Uncommitted behavior comes at a high cost, which is always too expensive. The enemy gets us both ways. Our poor behavior damages other people, and it prevents us from realizing our own identity. We are double losers.
Any behavior that does not take us forward into the nature of God must be discarded. Uncommitted behavior is the equivalent of going out and leaving the door open and the light on in our home together with a map showing burglars were our valuables are located. Yes, it really is that dumb.
Uncommitted behavior has a cost to our relationship with the Lord, as well as people we want to be close to in life. There is a negative effect on our health, intimacy, personal joy, productivity, and our genuine self-expression as a child of God. It also means we are not able to get closure on the past because our uncommitted behavior is more welcoming to the devil than it is to the father.
There is no long-term satisfaction in uncommitted behavior. All our life circumstances are allowed by God to empower us to manifest what God has put into our spirit.
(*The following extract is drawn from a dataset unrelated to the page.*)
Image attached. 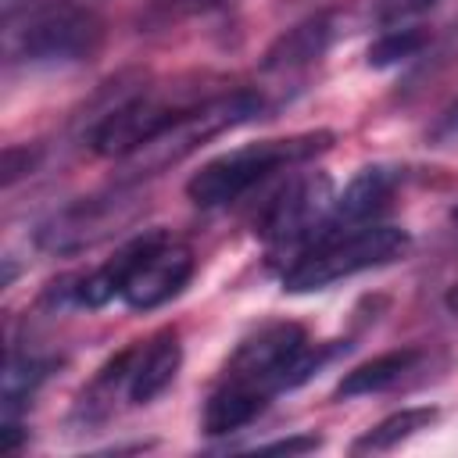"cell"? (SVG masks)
Instances as JSON below:
<instances>
[{"instance_id": "cell-15", "label": "cell", "mask_w": 458, "mask_h": 458, "mask_svg": "<svg viewBox=\"0 0 458 458\" xmlns=\"http://www.w3.org/2000/svg\"><path fill=\"white\" fill-rule=\"evenodd\" d=\"M50 376V361L32 358V354H7L4 361V411L14 415L36 390L39 383Z\"/></svg>"}, {"instance_id": "cell-10", "label": "cell", "mask_w": 458, "mask_h": 458, "mask_svg": "<svg viewBox=\"0 0 458 458\" xmlns=\"http://www.w3.org/2000/svg\"><path fill=\"white\" fill-rule=\"evenodd\" d=\"M394 190H397V172L394 168H386V165H365V168H358V175L333 200V211H329V218L322 222L318 233H329V229H358V225L376 222L383 215V208L390 204Z\"/></svg>"}, {"instance_id": "cell-16", "label": "cell", "mask_w": 458, "mask_h": 458, "mask_svg": "<svg viewBox=\"0 0 458 458\" xmlns=\"http://www.w3.org/2000/svg\"><path fill=\"white\" fill-rule=\"evenodd\" d=\"M426 47H429V29H422V25H394L369 47V64L372 68H394V64H401L408 57H419Z\"/></svg>"}, {"instance_id": "cell-8", "label": "cell", "mask_w": 458, "mask_h": 458, "mask_svg": "<svg viewBox=\"0 0 458 458\" xmlns=\"http://www.w3.org/2000/svg\"><path fill=\"white\" fill-rule=\"evenodd\" d=\"M132 215H136V204L125 193L82 197V200L68 204L64 211H57L54 218H47L36 233V243L54 254H72V250L93 247L104 236L118 233V225H125Z\"/></svg>"}, {"instance_id": "cell-24", "label": "cell", "mask_w": 458, "mask_h": 458, "mask_svg": "<svg viewBox=\"0 0 458 458\" xmlns=\"http://www.w3.org/2000/svg\"><path fill=\"white\" fill-rule=\"evenodd\" d=\"M451 218H454V222H458V208H454V211H451Z\"/></svg>"}, {"instance_id": "cell-4", "label": "cell", "mask_w": 458, "mask_h": 458, "mask_svg": "<svg viewBox=\"0 0 458 458\" xmlns=\"http://www.w3.org/2000/svg\"><path fill=\"white\" fill-rule=\"evenodd\" d=\"M411 236L390 222H369L358 229H329L318 233L286 268L283 290L286 293H315L340 279H351L365 268H379L408 250Z\"/></svg>"}, {"instance_id": "cell-21", "label": "cell", "mask_w": 458, "mask_h": 458, "mask_svg": "<svg viewBox=\"0 0 458 458\" xmlns=\"http://www.w3.org/2000/svg\"><path fill=\"white\" fill-rule=\"evenodd\" d=\"M429 136H433L437 143H444V140H454V136H458V100H454V104L437 118V125L429 129Z\"/></svg>"}, {"instance_id": "cell-3", "label": "cell", "mask_w": 458, "mask_h": 458, "mask_svg": "<svg viewBox=\"0 0 458 458\" xmlns=\"http://www.w3.org/2000/svg\"><path fill=\"white\" fill-rule=\"evenodd\" d=\"M333 140H336V132L311 129V132H293V136H276V140H258V143L236 147V150L218 154L208 165H200L190 175V182H186V197L197 208L233 204L247 190H254L258 182H265L268 175L318 157L322 150L333 147Z\"/></svg>"}, {"instance_id": "cell-13", "label": "cell", "mask_w": 458, "mask_h": 458, "mask_svg": "<svg viewBox=\"0 0 458 458\" xmlns=\"http://www.w3.org/2000/svg\"><path fill=\"white\" fill-rule=\"evenodd\" d=\"M422 351L419 347H397V351H383L361 365H354L351 372L340 376L333 397L344 401V397H365V394H383L390 386H397L408 372H415Z\"/></svg>"}, {"instance_id": "cell-7", "label": "cell", "mask_w": 458, "mask_h": 458, "mask_svg": "<svg viewBox=\"0 0 458 458\" xmlns=\"http://www.w3.org/2000/svg\"><path fill=\"white\" fill-rule=\"evenodd\" d=\"M186 107L190 104H175L165 93H136V97H125L122 104H114V107H107L100 114L97 129L89 132V147L100 157L125 161L143 143H150L161 129H168Z\"/></svg>"}, {"instance_id": "cell-1", "label": "cell", "mask_w": 458, "mask_h": 458, "mask_svg": "<svg viewBox=\"0 0 458 458\" xmlns=\"http://www.w3.org/2000/svg\"><path fill=\"white\" fill-rule=\"evenodd\" d=\"M304 347L308 336L297 322H268L243 336L222 365L215 390L208 394L200 415L204 433L225 437L250 426L268 408V401L286 390V376Z\"/></svg>"}, {"instance_id": "cell-20", "label": "cell", "mask_w": 458, "mask_h": 458, "mask_svg": "<svg viewBox=\"0 0 458 458\" xmlns=\"http://www.w3.org/2000/svg\"><path fill=\"white\" fill-rule=\"evenodd\" d=\"M318 447H322V437H315V433H297V437H286V440L258 444L254 451H258V454H308V451H318Z\"/></svg>"}, {"instance_id": "cell-18", "label": "cell", "mask_w": 458, "mask_h": 458, "mask_svg": "<svg viewBox=\"0 0 458 458\" xmlns=\"http://www.w3.org/2000/svg\"><path fill=\"white\" fill-rule=\"evenodd\" d=\"M36 161H39V147L32 143H11V147H4V154H0V182H4V190H11L18 179H25L32 168H36Z\"/></svg>"}, {"instance_id": "cell-5", "label": "cell", "mask_w": 458, "mask_h": 458, "mask_svg": "<svg viewBox=\"0 0 458 458\" xmlns=\"http://www.w3.org/2000/svg\"><path fill=\"white\" fill-rule=\"evenodd\" d=\"M265 97L258 89H229V93H215L208 100L190 104L168 129H161L150 143H143L136 154H129L122 161L125 179H143V175H157L179 161H186L190 154H197L204 143L218 140L222 132L247 125L261 114Z\"/></svg>"}, {"instance_id": "cell-23", "label": "cell", "mask_w": 458, "mask_h": 458, "mask_svg": "<svg viewBox=\"0 0 458 458\" xmlns=\"http://www.w3.org/2000/svg\"><path fill=\"white\" fill-rule=\"evenodd\" d=\"M444 304H447L451 311H458V283H454V286H451V290L444 293Z\"/></svg>"}, {"instance_id": "cell-19", "label": "cell", "mask_w": 458, "mask_h": 458, "mask_svg": "<svg viewBox=\"0 0 458 458\" xmlns=\"http://www.w3.org/2000/svg\"><path fill=\"white\" fill-rule=\"evenodd\" d=\"M433 4L437 0H372V18L386 29H394V25H404L408 18L429 11Z\"/></svg>"}, {"instance_id": "cell-22", "label": "cell", "mask_w": 458, "mask_h": 458, "mask_svg": "<svg viewBox=\"0 0 458 458\" xmlns=\"http://www.w3.org/2000/svg\"><path fill=\"white\" fill-rule=\"evenodd\" d=\"M25 437H29V429H21V426L7 415V422H4V429H0V447H4L7 454H14V451L21 447V440H25Z\"/></svg>"}, {"instance_id": "cell-12", "label": "cell", "mask_w": 458, "mask_h": 458, "mask_svg": "<svg viewBox=\"0 0 458 458\" xmlns=\"http://www.w3.org/2000/svg\"><path fill=\"white\" fill-rule=\"evenodd\" d=\"M336 39V14L318 11L304 21H297L293 29H286L283 36H276V43L265 50L261 57V72H297L315 64Z\"/></svg>"}, {"instance_id": "cell-6", "label": "cell", "mask_w": 458, "mask_h": 458, "mask_svg": "<svg viewBox=\"0 0 458 458\" xmlns=\"http://www.w3.org/2000/svg\"><path fill=\"white\" fill-rule=\"evenodd\" d=\"M333 179L326 172H297L261 204L254 233L272 250H293L297 258L318 236L322 222L333 211Z\"/></svg>"}, {"instance_id": "cell-9", "label": "cell", "mask_w": 458, "mask_h": 458, "mask_svg": "<svg viewBox=\"0 0 458 458\" xmlns=\"http://www.w3.org/2000/svg\"><path fill=\"white\" fill-rule=\"evenodd\" d=\"M193 268H197L193 250L161 229L157 240L150 243V250L132 268V276L122 290V301L132 311H154L186 290V283L193 279Z\"/></svg>"}, {"instance_id": "cell-2", "label": "cell", "mask_w": 458, "mask_h": 458, "mask_svg": "<svg viewBox=\"0 0 458 458\" xmlns=\"http://www.w3.org/2000/svg\"><path fill=\"white\" fill-rule=\"evenodd\" d=\"M104 47V18L75 0H36L4 14V61L29 68L93 61Z\"/></svg>"}, {"instance_id": "cell-17", "label": "cell", "mask_w": 458, "mask_h": 458, "mask_svg": "<svg viewBox=\"0 0 458 458\" xmlns=\"http://www.w3.org/2000/svg\"><path fill=\"white\" fill-rule=\"evenodd\" d=\"M229 4L233 0H147L143 11H140V29L143 32H161V29L179 25V21L225 11Z\"/></svg>"}, {"instance_id": "cell-11", "label": "cell", "mask_w": 458, "mask_h": 458, "mask_svg": "<svg viewBox=\"0 0 458 458\" xmlns=\"http://www.w3.org/2000/svg\"><path fill=\"white\" fill-rule=\"evenodd\" d=\"M182 369V344L175 329H161L154 333L147 344H136L132 354V369H129V386L125 397L132 404H150L154 397H161L172 379Z\"/></svg>"}, {"instance_id": "cell-14", "label": "cell", "mask_w": 458, "mask_h": 458, "mask_svg": "<svg viewBox=\"0 0 458 458\" xmlns=\"http://www.w3.org/2000/svg\"><path fill=\"white\" fill-rule=\"evenodd\" d=\"M437 419H440V408H433V404H411V408L390 411L386 419H379L376 426H369L351 444V454H383V451H394V447L408 444L411 437H419L422 429H429Z\"/></svg>"}]
</instances>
a 14-year-old Christian girl in India was raped by 4 men who hated her faith in God. As a 4th man was getting up off her she reached out her hand and touched his face ravaged by disease and prayed for healing. He was instantly healed. She is married with several children and has a powerful healing ministry in the southern states. In no way is she a victim but has become more than a conqueror. She manifested what was true in her spirit and the truth of that brought healing to an enemy. As he is, so are we, in this world.
Assignment – what are you committed to for: yourself? Your family/friends? Your local church/place of work?
Commission – is there an expression of uncommitted behavior that is a habit for you? What could you do instead that would be a better expression of your commitment? How would you move in the opposite spirit?